Ada beberapa upaya yang dapat ditempuh untuk mengurangi risiko banjir. Salah satunya menyiapkan upaya mitigasi atau pencegahan sebagai bagian dari rencana evakuasi. Misalnya, menyediakan perlengkapan tanggap darurat di rumah serta menanami pekarangan rumah dengan pepohonan dan tanaman hujan untuk menyaring limpasan air hujan. Hal ini dapat memberikan wadah alami untuk genangan sumur resapan air.
Selain itu, desain hunian dapat dikonstruksi sebagai wadah lahan basah air hujan dengan membangun “infrastruktur hijau”. Salah satunya dengan memulihkan daerah yang sering dilanda banjir dan menangkal pembangunan lahan di daerah yang berbatasan dengan anak sungai.
Laporan yang dibukukan NOAA’s National Centers for Environmental Information menyatakan, hanya dibutuhkan enam inci air mengalir untuk “menjatuhkan” seseorang. Bayangkan, kurang dari panjang telapak tangan! Selain itu, cukup dengan 12 hingga 18 inci air untuk membuat sebuah kendaraan mengapung.
Ingat, bahaya tersengat korsleting listrik yang dikonduksi dari genangan air sering kali jadi musibah yang tidak terduga. Maka itu, pastikan pula generator listrik terletak di area yang tidak berventilasi. Jika tidak, cedera serius kemungkinan besar akan terjadi.

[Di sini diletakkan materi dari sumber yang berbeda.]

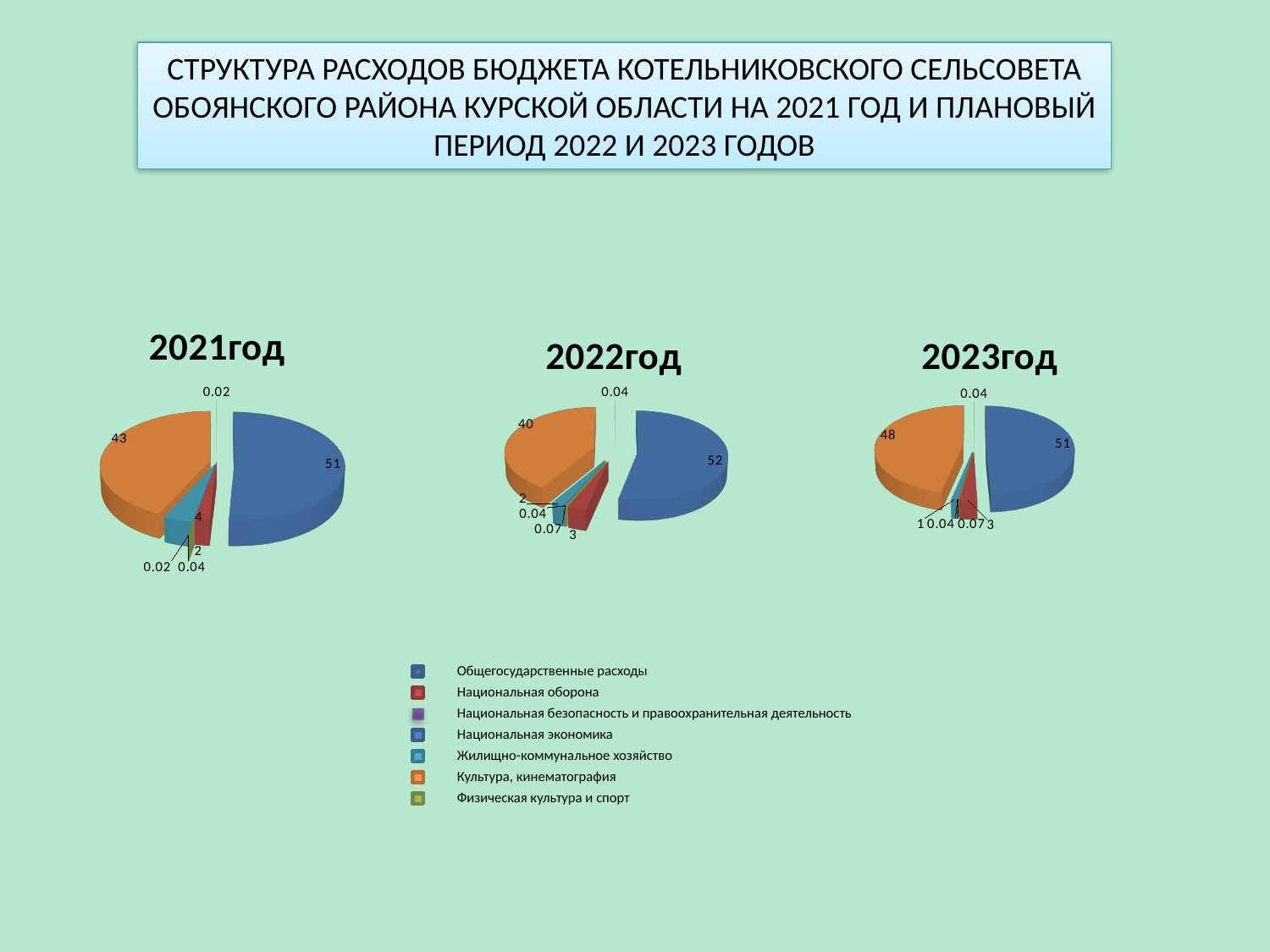
What colour represents Культура, кинематография in the legend? Orange How many categories does the legend list? 7 In the 2022год chart, which is larger: Общегосударственные расходы or Культура, кинематография? Общегосударственные расходы What kind of charts are shown on the slide? Pie charts In the 2023год chart, what is the difference between the Общегосударственные расходы slice and the Культура, кинематография slice? 3 How many pie charts are on the slide? 3 In the 2023год chart, what is the value for Культура, кинематография? 48 In the 2022год chart, what is the value for Общегосударственные расходы? 52 In the 2021год chart, what is the value for Культура, кинематография? 43 In the 2021год chart, what is the difference between the Общегосударственные расходы slice and the Культура, кинематография slice? 8 In the 2021год chart, what is the value of the largest slice? 51 In the 2021год chart, what is the value for Жилищно-коммунальное хозяйство? 4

Tindakan kecil seperti upaya mitigasi di atas dapat membantu menekan bahaya banjir akibat hujan lebat. Kendati curah hujan dan presipitasi yang kian meninggi sulit diantisipasi secara global, melakukan penanganan pribadi dapat mengurangi setidaknya risiko bencana di lingkungan sekitar.